La parte melodica e la gran parte dei ritornelli sono stati invece influenzati dai Bring me the horizon. Come in “That’s the spirit”, c’è tanta aria e tanta ampiezza melodica.
Infine citiamo “The day is my enemy” dei Prodigy, per quel che riguarda tutta la sezione dei synth.
Com’è nata la collaborazione con Zack Ohren?

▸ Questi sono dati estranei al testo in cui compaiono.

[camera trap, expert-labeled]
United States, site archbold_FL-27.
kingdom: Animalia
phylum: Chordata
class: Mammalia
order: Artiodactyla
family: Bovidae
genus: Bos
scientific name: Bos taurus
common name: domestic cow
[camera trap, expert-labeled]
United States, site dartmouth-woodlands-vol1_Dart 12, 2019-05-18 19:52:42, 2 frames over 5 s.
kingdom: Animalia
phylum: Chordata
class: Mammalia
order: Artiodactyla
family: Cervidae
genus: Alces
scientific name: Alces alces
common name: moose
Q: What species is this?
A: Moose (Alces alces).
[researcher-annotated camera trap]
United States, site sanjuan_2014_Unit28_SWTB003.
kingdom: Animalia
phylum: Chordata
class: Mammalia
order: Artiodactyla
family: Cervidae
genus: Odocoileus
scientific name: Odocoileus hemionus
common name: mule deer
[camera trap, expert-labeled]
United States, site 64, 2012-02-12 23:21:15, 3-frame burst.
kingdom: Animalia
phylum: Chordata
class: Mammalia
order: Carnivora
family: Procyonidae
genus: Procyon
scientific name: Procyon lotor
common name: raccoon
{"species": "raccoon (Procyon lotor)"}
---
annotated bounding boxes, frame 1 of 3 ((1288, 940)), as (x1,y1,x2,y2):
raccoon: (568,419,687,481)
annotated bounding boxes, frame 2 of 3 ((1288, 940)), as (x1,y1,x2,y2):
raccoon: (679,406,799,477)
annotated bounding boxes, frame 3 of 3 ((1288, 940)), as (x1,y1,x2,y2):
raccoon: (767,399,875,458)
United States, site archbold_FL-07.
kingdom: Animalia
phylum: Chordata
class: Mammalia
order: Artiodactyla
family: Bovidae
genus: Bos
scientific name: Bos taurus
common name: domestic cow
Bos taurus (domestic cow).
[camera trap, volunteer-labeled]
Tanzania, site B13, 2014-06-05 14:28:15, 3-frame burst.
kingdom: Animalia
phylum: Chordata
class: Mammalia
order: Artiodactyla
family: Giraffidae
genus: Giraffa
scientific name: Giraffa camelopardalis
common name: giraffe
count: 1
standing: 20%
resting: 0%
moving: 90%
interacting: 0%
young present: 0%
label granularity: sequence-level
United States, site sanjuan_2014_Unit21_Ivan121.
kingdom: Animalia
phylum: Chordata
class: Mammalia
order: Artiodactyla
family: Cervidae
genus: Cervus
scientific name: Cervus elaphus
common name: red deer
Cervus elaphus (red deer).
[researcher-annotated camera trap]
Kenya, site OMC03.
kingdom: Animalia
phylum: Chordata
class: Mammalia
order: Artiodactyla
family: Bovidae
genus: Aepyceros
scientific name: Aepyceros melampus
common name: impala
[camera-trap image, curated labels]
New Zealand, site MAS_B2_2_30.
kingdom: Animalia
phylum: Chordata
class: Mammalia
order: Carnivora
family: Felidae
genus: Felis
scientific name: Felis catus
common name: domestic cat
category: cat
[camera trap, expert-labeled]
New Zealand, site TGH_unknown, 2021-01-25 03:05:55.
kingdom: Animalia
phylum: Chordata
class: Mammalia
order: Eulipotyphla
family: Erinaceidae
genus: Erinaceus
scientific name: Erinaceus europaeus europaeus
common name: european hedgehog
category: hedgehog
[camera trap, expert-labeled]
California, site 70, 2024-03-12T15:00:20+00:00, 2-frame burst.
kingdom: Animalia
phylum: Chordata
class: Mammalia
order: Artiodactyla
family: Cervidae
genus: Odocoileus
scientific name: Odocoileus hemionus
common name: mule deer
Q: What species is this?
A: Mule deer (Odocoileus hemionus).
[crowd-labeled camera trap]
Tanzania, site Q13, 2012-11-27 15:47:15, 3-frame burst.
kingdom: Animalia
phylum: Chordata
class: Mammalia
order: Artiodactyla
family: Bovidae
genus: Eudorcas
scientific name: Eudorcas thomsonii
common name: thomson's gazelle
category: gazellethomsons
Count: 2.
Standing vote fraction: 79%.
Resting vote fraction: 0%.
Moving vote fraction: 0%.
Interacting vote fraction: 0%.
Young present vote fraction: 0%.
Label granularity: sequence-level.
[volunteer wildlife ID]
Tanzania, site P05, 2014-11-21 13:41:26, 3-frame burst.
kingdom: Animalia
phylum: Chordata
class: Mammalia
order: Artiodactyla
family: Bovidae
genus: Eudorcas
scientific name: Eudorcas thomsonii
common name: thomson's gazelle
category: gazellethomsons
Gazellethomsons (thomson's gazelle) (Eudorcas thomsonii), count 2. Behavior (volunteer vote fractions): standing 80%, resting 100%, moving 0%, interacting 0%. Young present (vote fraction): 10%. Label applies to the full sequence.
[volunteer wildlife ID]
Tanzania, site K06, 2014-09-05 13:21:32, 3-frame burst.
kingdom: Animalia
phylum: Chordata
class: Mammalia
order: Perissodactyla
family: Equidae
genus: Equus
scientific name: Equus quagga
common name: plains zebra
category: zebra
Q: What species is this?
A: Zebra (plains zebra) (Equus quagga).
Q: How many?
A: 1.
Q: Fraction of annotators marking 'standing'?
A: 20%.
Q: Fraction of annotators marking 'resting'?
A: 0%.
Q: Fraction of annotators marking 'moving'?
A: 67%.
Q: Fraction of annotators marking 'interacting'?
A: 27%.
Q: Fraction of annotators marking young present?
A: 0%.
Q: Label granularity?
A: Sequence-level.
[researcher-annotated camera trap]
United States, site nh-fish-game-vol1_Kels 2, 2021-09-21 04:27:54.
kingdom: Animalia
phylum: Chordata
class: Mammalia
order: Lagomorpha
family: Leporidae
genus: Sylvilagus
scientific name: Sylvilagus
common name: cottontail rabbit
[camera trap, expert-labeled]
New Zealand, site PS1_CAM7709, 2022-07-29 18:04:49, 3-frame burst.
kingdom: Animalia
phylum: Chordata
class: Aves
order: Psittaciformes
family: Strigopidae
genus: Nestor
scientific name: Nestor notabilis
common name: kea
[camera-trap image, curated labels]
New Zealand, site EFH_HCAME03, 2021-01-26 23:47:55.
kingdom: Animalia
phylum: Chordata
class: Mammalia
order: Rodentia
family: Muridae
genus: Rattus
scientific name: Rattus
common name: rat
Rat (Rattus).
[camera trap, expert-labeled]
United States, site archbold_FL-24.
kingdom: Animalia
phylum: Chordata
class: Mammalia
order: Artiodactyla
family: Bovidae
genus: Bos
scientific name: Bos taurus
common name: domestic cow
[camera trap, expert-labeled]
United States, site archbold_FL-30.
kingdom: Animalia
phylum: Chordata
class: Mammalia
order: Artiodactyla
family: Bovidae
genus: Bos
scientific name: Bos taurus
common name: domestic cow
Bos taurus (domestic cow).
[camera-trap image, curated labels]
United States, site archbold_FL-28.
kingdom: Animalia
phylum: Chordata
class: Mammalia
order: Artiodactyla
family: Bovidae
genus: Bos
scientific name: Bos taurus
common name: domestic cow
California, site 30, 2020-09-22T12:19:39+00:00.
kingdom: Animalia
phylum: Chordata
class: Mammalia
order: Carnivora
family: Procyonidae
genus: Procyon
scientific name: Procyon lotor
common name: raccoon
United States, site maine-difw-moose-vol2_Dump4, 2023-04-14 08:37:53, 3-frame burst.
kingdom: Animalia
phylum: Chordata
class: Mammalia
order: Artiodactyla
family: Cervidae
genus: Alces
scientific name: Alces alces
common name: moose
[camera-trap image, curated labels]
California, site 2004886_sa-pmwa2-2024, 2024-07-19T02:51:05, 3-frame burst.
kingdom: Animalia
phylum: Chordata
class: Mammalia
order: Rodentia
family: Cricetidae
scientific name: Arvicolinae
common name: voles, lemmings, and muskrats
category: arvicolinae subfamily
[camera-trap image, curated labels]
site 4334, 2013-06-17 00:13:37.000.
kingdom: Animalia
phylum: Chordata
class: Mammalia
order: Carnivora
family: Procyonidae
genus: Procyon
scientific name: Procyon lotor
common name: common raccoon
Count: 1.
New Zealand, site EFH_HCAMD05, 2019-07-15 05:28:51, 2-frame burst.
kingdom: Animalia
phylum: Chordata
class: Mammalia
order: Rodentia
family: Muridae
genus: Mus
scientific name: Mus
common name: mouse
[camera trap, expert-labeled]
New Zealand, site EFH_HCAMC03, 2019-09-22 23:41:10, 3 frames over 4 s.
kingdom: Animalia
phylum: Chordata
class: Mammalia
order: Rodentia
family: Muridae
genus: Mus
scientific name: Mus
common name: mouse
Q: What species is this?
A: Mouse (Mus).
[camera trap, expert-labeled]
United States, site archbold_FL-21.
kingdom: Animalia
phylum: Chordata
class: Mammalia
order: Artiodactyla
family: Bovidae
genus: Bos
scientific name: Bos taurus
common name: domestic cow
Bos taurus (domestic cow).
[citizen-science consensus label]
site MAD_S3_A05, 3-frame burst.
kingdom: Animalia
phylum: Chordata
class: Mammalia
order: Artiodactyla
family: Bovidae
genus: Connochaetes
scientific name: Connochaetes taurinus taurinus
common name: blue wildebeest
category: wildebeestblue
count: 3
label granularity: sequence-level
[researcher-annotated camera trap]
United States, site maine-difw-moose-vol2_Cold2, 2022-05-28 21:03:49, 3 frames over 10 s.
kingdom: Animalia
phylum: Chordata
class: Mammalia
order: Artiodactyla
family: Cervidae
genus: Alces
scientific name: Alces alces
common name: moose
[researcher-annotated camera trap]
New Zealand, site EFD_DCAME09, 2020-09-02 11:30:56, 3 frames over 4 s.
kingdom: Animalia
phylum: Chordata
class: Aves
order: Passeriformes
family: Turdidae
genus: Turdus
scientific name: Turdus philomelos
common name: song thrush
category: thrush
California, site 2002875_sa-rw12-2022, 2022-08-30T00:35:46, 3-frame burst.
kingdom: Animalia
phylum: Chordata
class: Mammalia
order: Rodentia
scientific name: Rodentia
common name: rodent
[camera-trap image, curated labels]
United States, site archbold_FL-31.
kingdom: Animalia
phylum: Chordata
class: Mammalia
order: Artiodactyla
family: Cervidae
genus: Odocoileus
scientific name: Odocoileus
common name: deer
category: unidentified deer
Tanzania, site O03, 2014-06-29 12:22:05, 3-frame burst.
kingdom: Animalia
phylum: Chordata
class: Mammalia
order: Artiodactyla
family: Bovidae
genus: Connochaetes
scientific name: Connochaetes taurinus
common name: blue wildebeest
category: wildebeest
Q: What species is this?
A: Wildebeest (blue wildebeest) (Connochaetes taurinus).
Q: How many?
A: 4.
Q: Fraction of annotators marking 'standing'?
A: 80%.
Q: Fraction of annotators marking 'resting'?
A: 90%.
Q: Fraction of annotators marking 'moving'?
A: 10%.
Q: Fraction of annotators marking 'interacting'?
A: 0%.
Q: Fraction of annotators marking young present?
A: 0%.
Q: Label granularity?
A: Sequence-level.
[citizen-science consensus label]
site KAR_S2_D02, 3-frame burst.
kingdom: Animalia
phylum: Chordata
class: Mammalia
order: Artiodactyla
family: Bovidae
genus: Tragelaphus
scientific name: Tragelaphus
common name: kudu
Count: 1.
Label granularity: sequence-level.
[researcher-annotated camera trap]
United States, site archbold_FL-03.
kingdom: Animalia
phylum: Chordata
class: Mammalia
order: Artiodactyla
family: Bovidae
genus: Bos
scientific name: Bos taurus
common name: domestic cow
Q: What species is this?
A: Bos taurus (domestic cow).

In realtà con Zack abbiamo già collaborato; Francesco, il nostro chitarrista, ha lavorato con lui per un altro progetto. E’ sicuramente un professionista unico nel suo genere e non a caso ha collaborato con band come Machine Head, One Shall Perish, Suffocation e tanti altri. Proviene da un ambiente estremo ma è riuscito a bilanciare il nostro master con una maestria impressionante. Arrivati a fine pre-produzione il problema era quello di decidere a chi affidare il mastering del disco e dopo vari ascolti abbiamo deciso di provare ad inviarglielo. Naturalmente, essendo uno dei big del settore, è lui a decidere se lavorare con una band o meno. Eravamo un po’ scettici ma dopo nemmeno due giorni ha accettato di collaborare con noi. Era molto entusiasta e penso che abbia vissuto questa collaborazione come una sfida anche personale, se consideriamo che tratta per lo più materiale metal. Ovviamente lavorare a distanza non è stato semplice, ma nel giro di una ventina di giorni siamo riusciti a portare il lavoro finito, con grande soddisfazione da parte di tutti. Non è detto che il prossimo album non lo registreremo interamente da lui.